Direction:
Rewrite the lines below, replacing "row of books" with "shelf of books" wherever it occurs and leaving everything else as it is.

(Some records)
-- Begin --

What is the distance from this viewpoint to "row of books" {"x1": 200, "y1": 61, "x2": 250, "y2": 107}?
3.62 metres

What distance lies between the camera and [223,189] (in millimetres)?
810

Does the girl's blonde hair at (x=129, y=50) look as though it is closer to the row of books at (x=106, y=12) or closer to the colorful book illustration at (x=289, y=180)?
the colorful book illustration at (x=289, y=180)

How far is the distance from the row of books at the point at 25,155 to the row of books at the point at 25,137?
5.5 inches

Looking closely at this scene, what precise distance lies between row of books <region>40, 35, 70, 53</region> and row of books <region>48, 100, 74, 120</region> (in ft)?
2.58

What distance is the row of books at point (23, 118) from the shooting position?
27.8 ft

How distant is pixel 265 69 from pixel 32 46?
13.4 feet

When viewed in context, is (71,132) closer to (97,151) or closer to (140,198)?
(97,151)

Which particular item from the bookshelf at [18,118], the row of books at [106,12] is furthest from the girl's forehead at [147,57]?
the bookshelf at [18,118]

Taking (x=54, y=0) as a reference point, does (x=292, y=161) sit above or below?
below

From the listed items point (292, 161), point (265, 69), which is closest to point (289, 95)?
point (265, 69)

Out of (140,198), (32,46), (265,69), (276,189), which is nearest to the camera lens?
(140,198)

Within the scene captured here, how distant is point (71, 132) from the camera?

-- End --

Result for this task:
What is the distance from this viewpoint to "shelf of books" {"x1": 200, "y1": 61, "x2": 250, "y2": 107}?
3.62 metres

What distance lies between the camera and [223,189] (in millimetres)?
810

Does the girl's blonde hair at (x=129, y=50) look as though it is closer to the shelf of books at (x=106, y=12) or closer to the colorful book illustration at (x=289, y=180)?
the colorful book illustration at (x=289, y=180)

How far is the distance from the shelf of books at the point at 25,155 to the shelf of books at the point at 25,137?
5.5 inches

Looking closely at this scene, what precise distance lies between shelf of books <region>40, 35, 70, 53</region> and shelf of books <region>48, 100, 74, 120</region> (in ft)?
2.58

What distance is the shelf of books at point (23, 118) from the shooting position?
27.8 ft

How distant is pixel 265 69 from pixel 32 46?
13.4 feet

When viewed in context, is (71,132) closer to (97,151) or closer to (140,198)?
(97,151)

Which particular item from the bookshelf at [18,118], the shelf of books at [106,12] is furthest from the girl's forehead at [147,57]?
the bookshelf at [18,118]

Taking (x=54, y=0) as a reference point, does (x=292, y=161) sit above or below?
below

From the listed items point (292, 161), point (265, 69), which is closest to point (289, 95)?
point (265, 69)

Out of (140,198), (32,46), (265,69), (276,189), which is nearest to the camera lens?
(140,198)

Within the scene captured here, how distant is point (71, 132) from the camera?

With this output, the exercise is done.